## Exercise task
Copy out the data word for word, beginning at the line that contains "Is point 307,250" and continuing through the final line of the data, including both.

## Recorded information

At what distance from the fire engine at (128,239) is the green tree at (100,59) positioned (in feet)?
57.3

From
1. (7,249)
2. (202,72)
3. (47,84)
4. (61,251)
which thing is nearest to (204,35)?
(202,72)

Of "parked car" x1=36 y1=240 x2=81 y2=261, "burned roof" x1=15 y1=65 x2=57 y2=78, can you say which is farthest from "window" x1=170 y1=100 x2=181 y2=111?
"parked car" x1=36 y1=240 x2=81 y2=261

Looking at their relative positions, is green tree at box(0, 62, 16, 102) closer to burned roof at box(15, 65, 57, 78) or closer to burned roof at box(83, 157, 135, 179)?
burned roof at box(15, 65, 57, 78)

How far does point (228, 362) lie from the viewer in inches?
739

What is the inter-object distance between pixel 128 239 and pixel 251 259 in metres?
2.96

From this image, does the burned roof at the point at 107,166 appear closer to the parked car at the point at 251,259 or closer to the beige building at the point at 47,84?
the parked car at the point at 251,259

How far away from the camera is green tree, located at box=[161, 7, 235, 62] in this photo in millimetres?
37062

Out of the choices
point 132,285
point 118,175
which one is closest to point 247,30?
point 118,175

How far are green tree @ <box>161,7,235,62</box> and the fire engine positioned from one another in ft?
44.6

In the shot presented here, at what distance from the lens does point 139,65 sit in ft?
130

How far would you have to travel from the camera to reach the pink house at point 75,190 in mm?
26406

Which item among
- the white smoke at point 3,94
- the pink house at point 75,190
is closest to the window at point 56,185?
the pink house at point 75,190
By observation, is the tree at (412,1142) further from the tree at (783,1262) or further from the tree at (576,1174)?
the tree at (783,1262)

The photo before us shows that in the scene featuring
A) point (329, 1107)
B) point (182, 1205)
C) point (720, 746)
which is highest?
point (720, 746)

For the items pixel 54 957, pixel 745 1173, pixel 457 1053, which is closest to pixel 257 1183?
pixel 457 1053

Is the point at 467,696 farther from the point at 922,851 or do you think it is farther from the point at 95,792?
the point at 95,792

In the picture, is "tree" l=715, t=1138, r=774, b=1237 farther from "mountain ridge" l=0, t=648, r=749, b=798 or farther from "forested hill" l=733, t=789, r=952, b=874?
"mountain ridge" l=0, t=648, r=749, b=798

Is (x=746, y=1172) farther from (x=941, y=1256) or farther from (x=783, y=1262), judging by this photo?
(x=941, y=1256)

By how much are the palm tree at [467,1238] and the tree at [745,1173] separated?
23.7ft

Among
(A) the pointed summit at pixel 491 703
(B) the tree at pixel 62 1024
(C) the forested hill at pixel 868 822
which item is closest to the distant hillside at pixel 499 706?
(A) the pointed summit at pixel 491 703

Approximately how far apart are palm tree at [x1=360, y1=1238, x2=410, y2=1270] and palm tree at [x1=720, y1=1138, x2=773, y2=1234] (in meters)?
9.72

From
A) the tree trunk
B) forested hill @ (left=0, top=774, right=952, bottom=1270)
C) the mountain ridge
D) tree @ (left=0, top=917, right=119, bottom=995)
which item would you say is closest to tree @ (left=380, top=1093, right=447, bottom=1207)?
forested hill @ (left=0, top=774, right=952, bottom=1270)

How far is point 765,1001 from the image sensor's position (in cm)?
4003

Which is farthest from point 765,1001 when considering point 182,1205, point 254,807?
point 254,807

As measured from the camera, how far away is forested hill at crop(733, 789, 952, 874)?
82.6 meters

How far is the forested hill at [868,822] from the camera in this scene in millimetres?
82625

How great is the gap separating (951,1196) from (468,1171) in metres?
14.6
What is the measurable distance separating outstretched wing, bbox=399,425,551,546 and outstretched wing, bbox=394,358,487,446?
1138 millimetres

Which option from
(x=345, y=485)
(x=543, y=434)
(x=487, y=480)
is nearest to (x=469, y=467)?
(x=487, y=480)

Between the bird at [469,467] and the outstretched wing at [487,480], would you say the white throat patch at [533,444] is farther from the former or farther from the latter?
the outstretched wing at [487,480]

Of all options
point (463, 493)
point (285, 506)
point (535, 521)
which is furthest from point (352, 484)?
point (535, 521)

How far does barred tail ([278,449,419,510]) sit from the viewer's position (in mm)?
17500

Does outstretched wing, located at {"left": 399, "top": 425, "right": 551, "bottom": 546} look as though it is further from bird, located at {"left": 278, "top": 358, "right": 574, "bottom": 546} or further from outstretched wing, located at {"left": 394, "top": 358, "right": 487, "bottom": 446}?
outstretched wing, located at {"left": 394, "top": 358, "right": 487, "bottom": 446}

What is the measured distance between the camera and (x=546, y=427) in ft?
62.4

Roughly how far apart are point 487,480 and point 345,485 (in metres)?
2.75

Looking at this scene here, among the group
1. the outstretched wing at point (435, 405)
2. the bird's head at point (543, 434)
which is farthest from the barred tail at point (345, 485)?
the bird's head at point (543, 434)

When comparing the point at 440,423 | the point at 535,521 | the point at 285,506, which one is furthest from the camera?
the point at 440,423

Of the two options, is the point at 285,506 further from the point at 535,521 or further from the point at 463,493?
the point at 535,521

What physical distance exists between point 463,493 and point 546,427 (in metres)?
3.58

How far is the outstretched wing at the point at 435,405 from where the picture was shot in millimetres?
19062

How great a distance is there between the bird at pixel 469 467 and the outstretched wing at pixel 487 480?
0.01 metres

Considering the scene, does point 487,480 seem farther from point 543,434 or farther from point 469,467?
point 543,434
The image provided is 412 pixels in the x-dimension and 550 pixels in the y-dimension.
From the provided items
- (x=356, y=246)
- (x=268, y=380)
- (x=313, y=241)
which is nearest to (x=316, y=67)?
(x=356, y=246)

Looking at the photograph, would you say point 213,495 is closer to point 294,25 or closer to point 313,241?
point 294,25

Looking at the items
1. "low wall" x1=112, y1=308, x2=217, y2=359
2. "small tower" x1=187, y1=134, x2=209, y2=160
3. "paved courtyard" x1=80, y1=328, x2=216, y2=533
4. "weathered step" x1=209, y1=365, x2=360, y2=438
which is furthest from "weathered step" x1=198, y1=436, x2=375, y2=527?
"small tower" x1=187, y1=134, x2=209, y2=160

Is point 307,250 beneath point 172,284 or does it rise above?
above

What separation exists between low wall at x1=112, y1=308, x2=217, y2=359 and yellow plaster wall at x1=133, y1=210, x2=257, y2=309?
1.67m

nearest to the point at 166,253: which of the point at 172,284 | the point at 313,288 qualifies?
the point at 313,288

## Output
Is point 307,250 beneath point 172,284 or does it rise above?
above

What separation exists between low wall at x1=112, y1=308, x2=217, y2=359 and yellow plaster wall at x1=133, y1=210, x2=257, y2=309?
1.67m

nearest to the point at 166,253: which of the point at 172,284 | the point at 313,288 qualifies?
the point at 313,288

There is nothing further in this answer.